Empathy is a subject that is difficult to discuss in the modern zeitgeist. Many people feel that the internet has finally made it possible to hold others accountable. And the truth is that something like the #MeToo movement shows how much positive change it can bring. Is it really worthwhile practicing empathy for people who have hurt others?
Yet there are still proponents of “radical empathy.” This refers to choosing to empathise with people who you might normally be expected to hate. People who hurt or betrayed you, or did something terrible to someone you love.
Shrugging the idea off as an ideal espoused by people who are privileged never to have been oppressed is easy. But the reality is that radical empathy is an important skill for people suffering with mental illness and substance use disorders.
Here is why you should practise radical empathy.
Taking the world off your shoulders:
The internet has amplified the noise around us every single day. Instead of hearing only news which is relevant to us, we hear about things going on around the world. This is not only the case when watching or reading the news, but occurs every time we use social media. We see someone giving their opinion on a matter which has a major impact on our lives, and feel hurt even though we might never meet the person.

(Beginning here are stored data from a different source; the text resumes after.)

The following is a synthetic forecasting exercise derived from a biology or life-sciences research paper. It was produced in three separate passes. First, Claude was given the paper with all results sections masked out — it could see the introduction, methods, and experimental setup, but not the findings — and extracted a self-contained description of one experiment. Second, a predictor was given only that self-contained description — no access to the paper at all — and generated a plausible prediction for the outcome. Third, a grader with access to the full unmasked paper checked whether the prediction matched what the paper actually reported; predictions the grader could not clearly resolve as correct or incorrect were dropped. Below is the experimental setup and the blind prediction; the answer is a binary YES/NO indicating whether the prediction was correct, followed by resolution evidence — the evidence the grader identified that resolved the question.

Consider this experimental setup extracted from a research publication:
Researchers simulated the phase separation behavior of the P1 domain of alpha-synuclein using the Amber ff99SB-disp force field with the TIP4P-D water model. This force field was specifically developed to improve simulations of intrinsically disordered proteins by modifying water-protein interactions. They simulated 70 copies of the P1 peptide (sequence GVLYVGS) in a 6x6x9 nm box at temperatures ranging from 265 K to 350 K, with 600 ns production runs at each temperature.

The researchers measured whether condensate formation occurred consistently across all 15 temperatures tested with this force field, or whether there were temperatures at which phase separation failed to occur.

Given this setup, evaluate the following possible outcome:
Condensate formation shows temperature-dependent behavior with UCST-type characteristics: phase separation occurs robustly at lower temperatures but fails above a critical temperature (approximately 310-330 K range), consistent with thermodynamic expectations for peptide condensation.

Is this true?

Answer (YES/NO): NO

This is one way in which it is easy to espouse the idea of radical empathy. Instead of seeing people online as villains, consider that they believe strongly in what they are saying. They are driven by emotion, and we all know how emotion can warp our thinking.
By empathising with the online world, you get to relax. Suddenly, the anxiety caused by knowing that so many people are “out to get you” no longer seems as urgent. When you see people as misguided rather than malicious, you stop fearing them.
But radical empathy goes even further.
Empathy is a way of not judging others for the mistakes they have made. Judgment always exacerbates mental health issues. The reality is that when you judge others, you are also judging yourself. This does not mean you have done the same thing as the person you judge. However, you are implicitly affirming that you yourself are not allowed to be like them. You are putting pressure on yourself to never mess up.
Radical empathy reminds us that everyone makes mistakes. Everyone does things which betray the people they love or harm diverse groups of people. When you drop your judgment and empathise with others, you are forgiving yourself for all the wrongs you believe you have committed and all the future mistakes you cannot help but make.
Instead of judging yourself, you will accept your humanity, seeing mistakes as inevitable learning experiences. By empathising with others, you are empathising with yourself, and that allows you to be authentically you.